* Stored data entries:
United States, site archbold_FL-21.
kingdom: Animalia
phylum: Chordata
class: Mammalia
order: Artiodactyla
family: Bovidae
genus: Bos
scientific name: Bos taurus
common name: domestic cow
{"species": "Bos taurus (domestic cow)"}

* YOUR INSTRUCTIONS: Reproduce all the records precisely.

* SOLUTION FOR THIS EXERCISE:
United States, site archbold_FL-21.
kingdom: Animalia
phylum: Chordata
class: Mammalia
order: Artiodactyla
family: Bovidae
genus: Bos
scientific name: Bos taurus
common name: domestic cow
{"species": "Bos taurus (domestic cow)"}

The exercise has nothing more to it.